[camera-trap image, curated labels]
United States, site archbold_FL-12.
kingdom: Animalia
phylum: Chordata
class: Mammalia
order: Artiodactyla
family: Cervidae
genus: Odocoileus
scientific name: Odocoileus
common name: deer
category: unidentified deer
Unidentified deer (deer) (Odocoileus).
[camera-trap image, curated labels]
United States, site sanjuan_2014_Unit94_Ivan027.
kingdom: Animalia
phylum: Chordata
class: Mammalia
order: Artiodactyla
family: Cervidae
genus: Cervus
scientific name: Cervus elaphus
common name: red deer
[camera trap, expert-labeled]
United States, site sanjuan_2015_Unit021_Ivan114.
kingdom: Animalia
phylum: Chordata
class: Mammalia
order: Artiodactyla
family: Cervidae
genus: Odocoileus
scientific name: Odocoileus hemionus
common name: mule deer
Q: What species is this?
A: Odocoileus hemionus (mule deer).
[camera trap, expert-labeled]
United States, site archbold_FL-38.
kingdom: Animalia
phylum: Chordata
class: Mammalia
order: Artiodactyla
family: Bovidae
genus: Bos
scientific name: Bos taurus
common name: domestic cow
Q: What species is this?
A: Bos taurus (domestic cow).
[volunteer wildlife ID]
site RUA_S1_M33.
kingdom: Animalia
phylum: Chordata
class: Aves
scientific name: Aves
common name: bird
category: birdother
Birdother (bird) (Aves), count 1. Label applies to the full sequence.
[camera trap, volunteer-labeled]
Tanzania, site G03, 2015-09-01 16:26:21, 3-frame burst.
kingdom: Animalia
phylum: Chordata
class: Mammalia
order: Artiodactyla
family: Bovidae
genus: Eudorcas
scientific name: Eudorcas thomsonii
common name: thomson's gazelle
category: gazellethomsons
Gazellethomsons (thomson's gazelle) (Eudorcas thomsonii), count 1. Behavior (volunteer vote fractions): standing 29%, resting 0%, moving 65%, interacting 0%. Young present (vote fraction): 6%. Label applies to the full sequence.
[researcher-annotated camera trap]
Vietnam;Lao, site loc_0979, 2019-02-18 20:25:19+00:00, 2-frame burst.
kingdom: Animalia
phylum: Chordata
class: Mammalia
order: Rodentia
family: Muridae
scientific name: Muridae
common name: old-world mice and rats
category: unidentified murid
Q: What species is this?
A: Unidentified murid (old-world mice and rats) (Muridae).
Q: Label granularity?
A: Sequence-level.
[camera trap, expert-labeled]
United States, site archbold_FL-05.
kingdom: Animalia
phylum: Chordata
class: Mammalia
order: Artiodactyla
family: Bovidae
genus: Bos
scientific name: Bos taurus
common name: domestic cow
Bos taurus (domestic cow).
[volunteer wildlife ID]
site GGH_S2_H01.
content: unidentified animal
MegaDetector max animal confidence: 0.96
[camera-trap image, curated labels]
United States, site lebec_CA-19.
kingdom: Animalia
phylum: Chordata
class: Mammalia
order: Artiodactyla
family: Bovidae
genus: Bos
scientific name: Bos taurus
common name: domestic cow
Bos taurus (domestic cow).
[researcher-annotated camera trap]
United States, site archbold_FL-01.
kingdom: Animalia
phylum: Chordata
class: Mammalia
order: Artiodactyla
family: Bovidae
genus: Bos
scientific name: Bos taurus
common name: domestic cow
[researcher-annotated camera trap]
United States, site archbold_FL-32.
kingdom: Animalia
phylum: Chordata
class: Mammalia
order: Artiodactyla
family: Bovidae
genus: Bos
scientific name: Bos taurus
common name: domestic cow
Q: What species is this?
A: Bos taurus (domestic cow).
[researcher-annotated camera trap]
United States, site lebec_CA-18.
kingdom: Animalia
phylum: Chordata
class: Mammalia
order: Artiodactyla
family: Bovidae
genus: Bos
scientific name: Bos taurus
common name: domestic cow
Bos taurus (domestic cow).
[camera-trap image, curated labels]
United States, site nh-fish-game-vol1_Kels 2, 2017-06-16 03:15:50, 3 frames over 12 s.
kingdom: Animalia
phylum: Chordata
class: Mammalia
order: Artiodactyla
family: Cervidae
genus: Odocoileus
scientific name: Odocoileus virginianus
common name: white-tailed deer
------------------------------------------------
Work request -
Every line must be copied exactly as it stands above.

Response below -
[camera-trap image, curated labels]
United States, site archbold_FL-12.
kingdom: Animalia
phylum: Chordata
class: Mammalia
order: Artiodactyla
family: Cervidae
genus: Odocoileus
scientific name: Odocoileus
common name: deer
category: unidentified deer
Unidentified deer (deer) (Odocoileus).
[camera-trap image, curated labels]
United States, site sanjuan_2014_Unit94_Ivan027.
kingdom: Animalia
phylum: Chordata
class: Mammalia
order: Artiodactyla
family: Cervidae
genus: Cervus
scientific name: Cervus elaphus
common name: red deer
[camera trap, expert-labeled]
United States, site sanjuan_2015_Unit021_Ivan114.
kingdom: Animalia
phylum: Chordata
class: Mammalia
order: Artiodactyla
family: Cervidae
genus: Odocoileus
scientific name: Odocoileus hemionus
common name: mule deer
Q: What species is this?
A: Odocoileus hemionus (mule deer).
[camera trap, expert-labeled]
United States, site archbold_FL-38.
kingdom: Animalia
phylum: Chordata
class: Mammalia
order: Artiodactyla
family: Bovidae
genus: Bos
scientific name: Bos taurus
common name: domestic cow
Q: What species is this?
A: Bos taurus (domestic cow).
[volunteer wildlife ID]
site RUA_S1_M33.
kingdom: Animalia
phylum: Chordata
class: Aves
scientific name: Aves
common name: bird
category: birdother
Birdother (bird) (Aves), count 1. Label applies to the full sequence.
[camera trap, volunteer-labeled]
Tanzania, site G03, 2015-09-01 16:26:21, 3-frame burst.
kingdom: Animalia
phylum: Chordata
class: Mammalia
order: Artiodactyla
family: Bovidae
genus: Eudorcas
scientific name: Eudorcas thomsonii
common name: thomson's gazelle
category: gazellethomsons
Gazellethomsons (thomson's gazelle) (Eudorcas thomsonii), count 1. Behavior (volunteer vote fractions): standing 29%, resting 0%, moving 65%, interacting 0%. Young present (vote fraction): 6%. Label applies to the full sequence.
[researcher-annotated camera trap]
Vietnam;Lao, site loc_0979, 2019-02-18 20:25:19+00:00, 2-frame burst.
kingdom: Animalia
phylum: Chordata
class: Mammalia
order: Rodentia
family: Muridae
scientific name: Muridae
common name: old-world mice and rats
category: unidentified murid
Q: What species is this?
A: Unidentified murid (old-world mice and rats) (Muridae).
Q: Label granularity?
A: Sequence-level.
[camera trap, expert-labeled]
United States, site archbold_FL-05.
kingdom: Animalia
phylum: Chordata
class: Mammalia
order: Artiodactyla
family: Bovidae
genus: Bos
scientific name: Bos taurus
common name: domestic cow
Bos taurus (domestic cow).
[volunteer wildlife ID]
site GGH_S2_H01.
content: unidentified animal
MegaDetector max animal confidence: 0.96
[camera-trap image, curated labels]
United States, site lebec_CA-19.
kingdom: Animalia
phylum: Chordata
class: Mammalia
order: Artiodactyla
family: Bovidae
genus: Bos
scientific name: Bos taurus
common name: domestic cow
Bos taurus (domestic cow).
[researcher-annotated camera trap]
United States, site archbold_FL-01.
kingdom: Animalia
phylum: Chordata
class: Mammalia
order: Artiodactyla
family: Bovidae
genus: Bos
scientific name: Bos taurus
common name: domestic cow
[researcher-annotated camera trap]
United States, site archbold_FL-32.
kingdom: Animalia
phylum: Chordata
class: Mammalia
order: Artiodactyla
family: Bovidae
genus: Bos
scientific name: Bos taurus
common name: domestic cow
Q: What species is this?
A: Bos taurus (domestic cow).
[researcher-annotated camera trap]
United States, site lebec_CA-18.
kingdom: Animalia
phylum: Chordata
class: Mammalia
order: Artiodactyla
family: Bovidae
genus: Bos
scientific name: Bos taurus
common name: domestic cow
Bos taurus (domestic cow).
[camera-trap image, curated labels]
United States, site nh-fish-game-vol1_Kels 2, 2017-06-16 03:15:50, 3 frames over 12 s.
kingdom: Animalia
phylum: Chordata
class: Mammalia
order: Artiodactyla
family: Cervidae
genus: Odocoileus
scientific name: Odocoileus virginianus
common name: white-tailed deer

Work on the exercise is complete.